[Date Prev][Date Next][Thread Prev][Thread Next][Date Index][Thread Index]

[Condor-users] Rescue DAG and clusters



The documentation for DAGman says:

"The failure of a single job within a cluster of multiple jobs (within a
single node) causes the entire cluster of jobs to fail. Any other jobs
within the failed cluster of jobs are immediately removed."

A simple test confirms this to be the case:

==> A.submit <==
cmd = /bin/sleep
args = 20
queue 10

==> B.submit <==
cmd = /bin/sleep
args = 30
queue 10

==> test.dag <==
JOB A A.submit
JOB B B.submit
PARENT A CHILD B

Killing any one of the 'sleep' condor_exec processes causes the others to be
killed, and a restart of the dag causes all the processes in that cluster to
be restarted from scratch.

So suppose job A and job B are doing useful work (e.g. a cluster processing
N files in parallel), and I need all the job A's to complete before the job
B's to start, but I want to retry individual failed jobs from A or B. 
What's the best way to do this?

As far as I can see, I need to write out an explicit set of nodes and the
dependencies between them.

# A.submit
...
queue 1

# B.submit
...
queue 1

# A.dag
JOB A0 A.submit
VARS A0 runnumber="0"
JOB A1 A.submit
VARS A1 runnumber="1"
...
JOB A9 A.submit
VARS A9 runnumber="9"

# B.dag
JOB B0 B.submit
VARS B0 runnumber="0"
JOB B1 B.submit
VARS B1 runnumber="1"
...
JOB B9 B.submit
VARS B9 runnumber="9"

# test2.dag
SUBDAG EXTERNAL A A.dag
SUBDAG EXTERNAL B B.dag
PARENT A CHILD B

I've tested this and it works - but I have had to enumerate all 20 jobs
explicitly, instead of just having 2 clusters of 10 jobs.  Is there any neat
way to avoid this, similar to the "queue N" parameter in a cluster?

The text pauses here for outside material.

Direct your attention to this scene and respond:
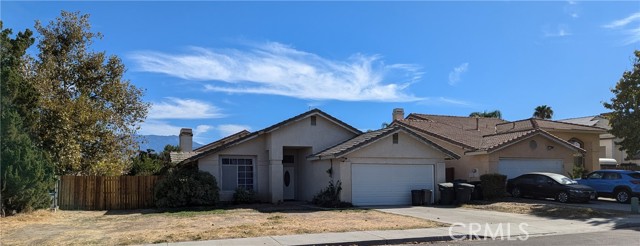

Also, it's a bit slow to start. The first condor_dagman sits around for
about 10-15 seconds, and then starts the inner condor_dagman.  That also
sits around for 10-15 seconds, before it starts submitting the 'A' jobs. 
When those have completed, it takes a while to spawn the second inner
condor_dagman, and then some more time before the 'B' jobs.

Replacing "SUBDAG EXTERNAL" with "SPLICE" seems to help by getting rid of
the second layer of condor_dagman.

Is there any other parameter I can tweak to speed up the launching of jobs?

Thanks,

Brian.